The two vessels collided at 4 am local time outside of the Sture Terminal on the western side of Norway as the tanker was departing for Britain with a full load of crude oil and the frigate was inbound from the Trident Juncture NATO military drill.
Investigators are still unsure why the two vessels, who were in contact with each other prior to collision did not avoid each other.
While the naval vessel suffered severe hull damage in the collision that injured eight of the 137 aboard the frigate, environmental damage was initially minimized by the actions of tugboats, who immediately pushed the stricken vessel aground on underwater rocks to keep her afloat.
While only a small amount of diesel was spilled as a result of the incident, approximately 2,650 gallons of helicopter fuel was also spilled. The Norwegian Coastal Administration reports that the spill has been contained and most of the petroleum has been cleaned up or has evaporated.
The tanker, which suffered minimal damage was carrying 625,000 barrels of crude. No oil escaped from that vessel. It was sent back into port for hull inspections. Had the tanker’s hull ruptured, the largest maritime spill disaster in that country’s history could have taken place. That accident would have far outstripped Norway’s ability to clean up the disaster with conventional mitigation equipment currently in use.

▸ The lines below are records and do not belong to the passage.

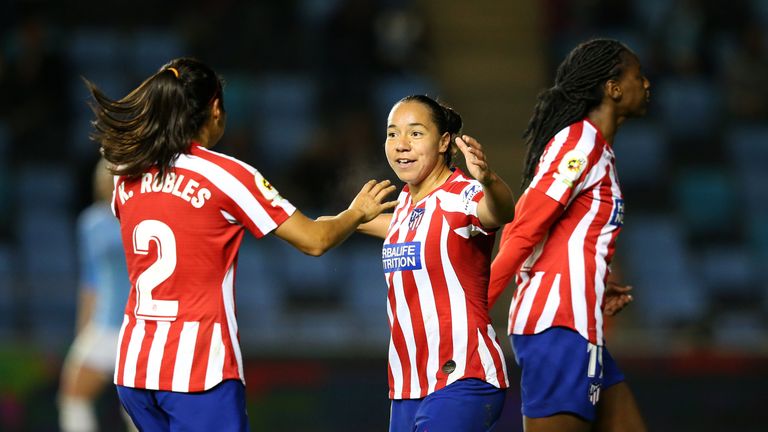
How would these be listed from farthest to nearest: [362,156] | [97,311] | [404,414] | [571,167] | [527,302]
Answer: [362,156], [97,311], [527,302], [571,167], [404,414]

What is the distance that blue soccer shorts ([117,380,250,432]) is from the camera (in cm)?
390

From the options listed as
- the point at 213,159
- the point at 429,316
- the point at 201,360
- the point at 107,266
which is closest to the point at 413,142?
the point at 429,316

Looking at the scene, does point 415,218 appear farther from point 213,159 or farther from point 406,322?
point 213,159

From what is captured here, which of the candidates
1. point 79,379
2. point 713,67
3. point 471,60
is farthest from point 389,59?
point 79,379

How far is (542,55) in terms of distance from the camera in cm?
1265

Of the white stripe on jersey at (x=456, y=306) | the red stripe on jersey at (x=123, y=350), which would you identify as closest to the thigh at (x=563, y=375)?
the white stripe on jersey at (x=456, y=306)

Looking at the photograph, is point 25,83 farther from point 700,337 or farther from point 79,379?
point 700,337

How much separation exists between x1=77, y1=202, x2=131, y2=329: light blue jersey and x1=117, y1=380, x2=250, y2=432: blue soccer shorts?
306 centimetres

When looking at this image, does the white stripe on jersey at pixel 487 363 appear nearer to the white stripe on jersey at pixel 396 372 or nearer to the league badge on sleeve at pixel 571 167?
the white stripe on jersey at pixel 396 372

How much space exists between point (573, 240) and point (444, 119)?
2.25 feet

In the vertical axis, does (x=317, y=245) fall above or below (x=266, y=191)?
below

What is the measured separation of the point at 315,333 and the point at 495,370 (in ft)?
16.6

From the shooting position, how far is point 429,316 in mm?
4184

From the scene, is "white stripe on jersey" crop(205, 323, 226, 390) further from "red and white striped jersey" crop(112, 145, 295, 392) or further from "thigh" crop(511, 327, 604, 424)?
"thigh" crop(511, 327, 604, 424)
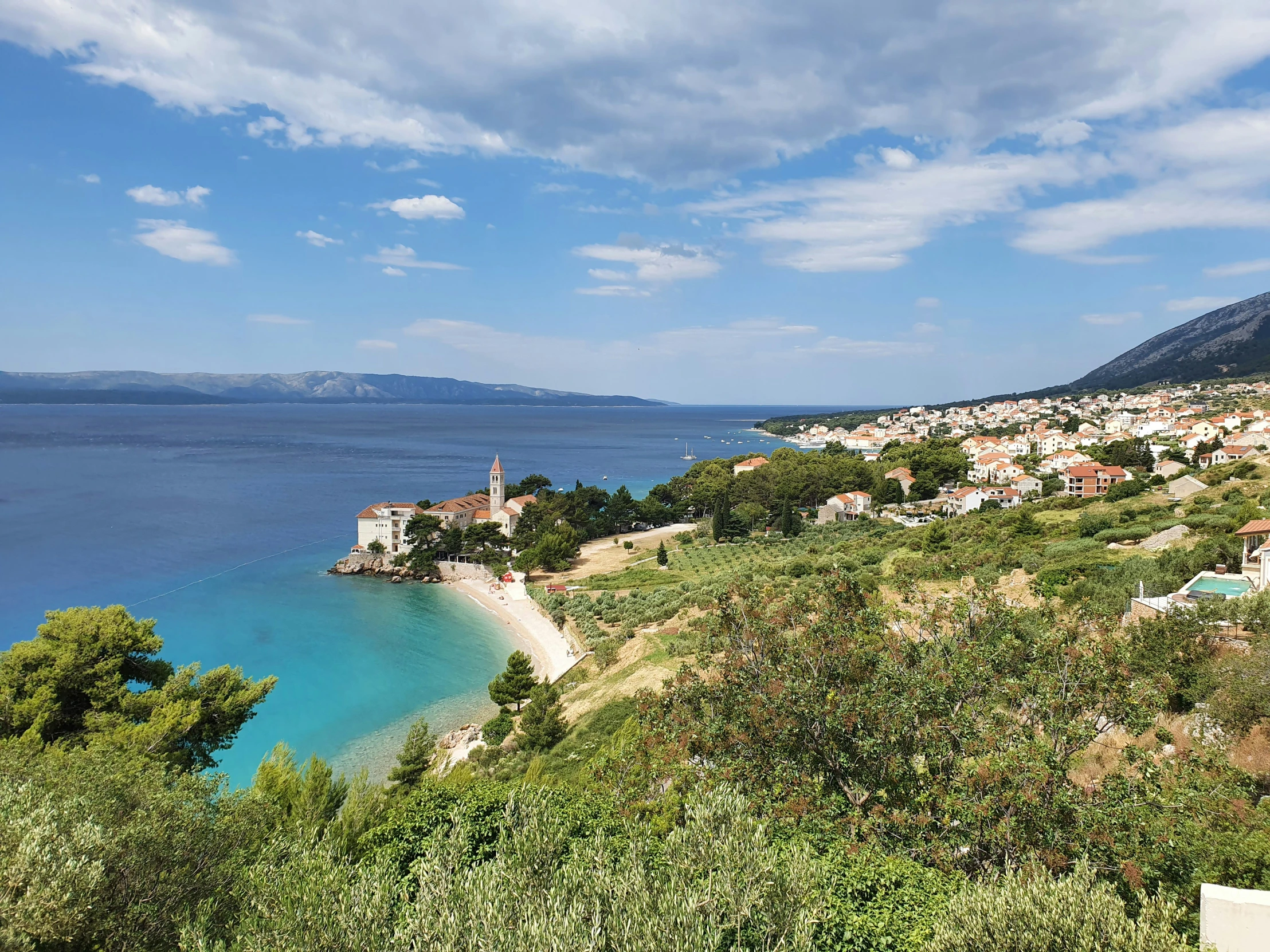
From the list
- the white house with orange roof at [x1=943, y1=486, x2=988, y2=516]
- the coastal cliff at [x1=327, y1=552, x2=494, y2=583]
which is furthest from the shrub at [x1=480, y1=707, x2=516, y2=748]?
the white house with orange roof at [x1=943, y1=486, x2=988, y2=516]

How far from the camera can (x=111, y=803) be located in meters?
7.25

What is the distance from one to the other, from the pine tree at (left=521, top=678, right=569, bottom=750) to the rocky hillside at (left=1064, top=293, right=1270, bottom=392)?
454ft

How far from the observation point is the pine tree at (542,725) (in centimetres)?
1689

The incident took a drastic turn for the worse when the Norwegian government arranged to have the 5,290-ton warship moved from its impromptu resting place to undergo repairs to its damaged hull.
Utilizing wire rather than much stronger chain to tow the frigate from its place on the submerged rocks, the vessel’s weight proved too much and the wires parted. The vessel immediately began sinking in the deeper water.
A full investigation by the Defence Accident Investigation Board Norway (DAIBN) and the Marine Safety Investigation Unit of Malta is currently being conducted as to the cause and details of the incident. Unanswered are questions of why the fast, highly maneuverable frigate was unable to avoid collision despite being in communication and sight of the slow moving tanker.
The radar tower of the fully armed frigate is all that is visible as the vessel sits on the bottom just offshore of the port.